Artikel 15. Algemene wijzigingsregels

 

15.1 Overschrijding bestemmingsgrenzen

Burgemeester en wethouders kunnen de in het bestemmingsplan opgenomen bestemmingen wijzigen ten behoeve van overschrijding van bestemmingsgrenzen, voor zover zulks van belang is voor een technisch betere realisering van bestemmingen of bouwwerken dan wel voor zover zulks noodzakelijk is in verband met de werkelijke toestand van het terrein.

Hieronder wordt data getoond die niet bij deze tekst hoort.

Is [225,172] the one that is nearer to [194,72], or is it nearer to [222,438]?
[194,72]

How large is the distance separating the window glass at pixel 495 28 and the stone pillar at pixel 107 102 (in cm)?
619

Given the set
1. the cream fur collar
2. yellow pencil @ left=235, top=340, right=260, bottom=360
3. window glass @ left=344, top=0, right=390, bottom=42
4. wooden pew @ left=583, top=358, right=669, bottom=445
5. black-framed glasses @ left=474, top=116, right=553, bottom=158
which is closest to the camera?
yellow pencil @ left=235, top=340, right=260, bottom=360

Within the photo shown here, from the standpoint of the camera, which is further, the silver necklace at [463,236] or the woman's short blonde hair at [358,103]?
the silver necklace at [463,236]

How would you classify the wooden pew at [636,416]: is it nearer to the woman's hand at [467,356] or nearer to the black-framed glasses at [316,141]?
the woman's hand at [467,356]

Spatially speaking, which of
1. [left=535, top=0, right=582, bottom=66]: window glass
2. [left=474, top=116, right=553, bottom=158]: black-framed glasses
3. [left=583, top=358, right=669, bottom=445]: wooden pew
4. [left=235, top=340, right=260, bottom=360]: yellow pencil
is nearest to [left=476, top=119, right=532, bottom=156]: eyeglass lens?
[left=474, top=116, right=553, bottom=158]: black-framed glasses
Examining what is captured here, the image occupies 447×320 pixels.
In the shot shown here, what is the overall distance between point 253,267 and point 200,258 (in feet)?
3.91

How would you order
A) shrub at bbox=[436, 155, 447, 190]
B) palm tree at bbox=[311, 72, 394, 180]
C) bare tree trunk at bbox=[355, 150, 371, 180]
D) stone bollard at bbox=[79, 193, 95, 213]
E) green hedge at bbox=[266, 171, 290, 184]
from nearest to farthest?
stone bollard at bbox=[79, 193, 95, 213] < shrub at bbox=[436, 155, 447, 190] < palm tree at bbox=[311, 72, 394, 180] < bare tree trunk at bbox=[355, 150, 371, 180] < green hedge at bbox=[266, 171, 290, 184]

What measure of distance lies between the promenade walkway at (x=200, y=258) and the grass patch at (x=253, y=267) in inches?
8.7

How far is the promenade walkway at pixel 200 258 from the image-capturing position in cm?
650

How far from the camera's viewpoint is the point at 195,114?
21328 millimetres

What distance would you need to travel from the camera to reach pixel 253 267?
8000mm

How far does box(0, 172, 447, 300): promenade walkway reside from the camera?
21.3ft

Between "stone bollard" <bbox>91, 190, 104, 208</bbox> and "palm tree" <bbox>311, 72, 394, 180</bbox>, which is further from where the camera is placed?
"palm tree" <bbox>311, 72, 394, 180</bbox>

De overschrijdingen mogen echter ten hoogste 5 m¹ bedragen en het bestemmingsvlak mag met ten hoogste 10% worden vergroot.

 

15.2 Wijziging ten behoeve van verplaatsing KNRM

Burgemeester en wethouders kunnen ter plaatse van de bestemmingen ‘Recreatie’, ‘Recreatie – Jachthaven’ het bestemmingsplan wijzigen in de bestemming Maatschappelijk ten behoeve van de verplaatsing van de bestaande voorziening inzake veiligheid in of op het water, met inachtneming van het volgende:

a.       de wijziging mag uitsluitend worden toegepast als tegelijkertijd ook de wijzigingsbevoegdheid zoals bedoeld in artikel 3.3 toegepast wordt;

b.      er mag een hoofdgebouw worden opgericht met een maximale oppervlakte van 350 m²  en een maximale hoogte van 8 m¹;

c.       bestaande landschappelijke, ecologische en cultuurhistorische waarden worden niet onevenredig geschaad; alvorens de wijziging toe te passen vraagt het bevoegd gezag hierover schriftelijk advies van een landschaps- en natuurdeskundige;

d.      wijziging leidt niet tot onevenredige aantasting van gebruiks- en ontwikkelingsmogelijkheden van naastgelegen percelen; alvorens de wijziging toe te passen vraagt het bevoegd gezag hierover schriftelijk advies van een milieudeskundige;

e.      wijziging leidt niet tot onevenredige gevolgen voor de waterkering; het bevoegd gezag vraagt hierover schriftelijk advies van de waterkeringbeheerder alvorens de wijziging toe te passen.

 

15.3 Wijziging ten behoeve van realisatie havengebouw

Burgemeester en wethouders zijn uitsluitend ter plaatse van de ‘wro-zone - wijzigingsgebied 2’ bevoegd de bestemmingen ‘Recreatie-Jachthaven’ en ‘Waterstaatswerken’ te wijzigen door het toevoegen van maximaal één bouwvlak met in achtneming van de volgende voorwaarden:

a.       de oppervlakte van het toe te voegen bouwvlak is maximaal 500 m²;

b.      in het toe te voegen bouwvlak mag één gebouw worden gebouwd ten behoeve van de jachthaven (clubgebouw);

c.       als het gebouw ten behoeve van de jachthaven (clubgebouw) wordt gecombineerd met de (her)bouw van een voorziening inzake veiligheid op en rond het water, is een gezamenlijk bouwvlak van maximaal 750 m² toegestaan;

d.      het toe te voegen bouwvlak mag volledig worden bebouwd;

e.      de goot- en bouwhoogte van het gebouw bedraagt maximaal 8 m¹, respectievelijk 12 m¹;

f.        ter plaatse van het toe te voegen bouwvlak zijn horeca-activiteiten uit ten hoogste categorie 1c van de Staat van Horeca – activiteiten die gericht zijn op de gebruikers van de jachthaven, toegestaan;

g.       ten behoeve van de horeca-activiteiten is een terras in en om het bouwvlak toegestaan van maximaal 600 m²; een eventuele overkapping van het terras is uitsluitend toegestaan binnen het bouwvlak;

h.      in afwijking van artikel 6 lid 4 onder d en/of artikel 8 lid 1 is binnen het toe te voegen bouwvlak ondergeschikte detailhandel die betrekking heeft op aan de jachthaven gerelateerde producten tot een maximum van 75 m² bedrijfsvloeroppervlakte toegestaan;

i.         in afwijking van artikel 6 lid 4 onder e d en/of artikel 8 lid 1 zijn binnen het toe te voegen bouwvlak ondergeschikte kantoren die betrekking hebben op aan de jachthaven gerelateerde dienstverlening tot een maximum van 75 m² bedrijfsvloeroppervlakte toegestaan;

j.        de economische uitvoerbaarheid moet zijn aangetoond en gewaarborgd;

k.       wijziging leidt niet tot onevenredige aantasting van gebruiks- en ontwikkelingsmogelijkheden van naastgelegen percelen;

l.         de (verkeers)veiligheidsbelangen mogen niet onevenredig worden geschaad.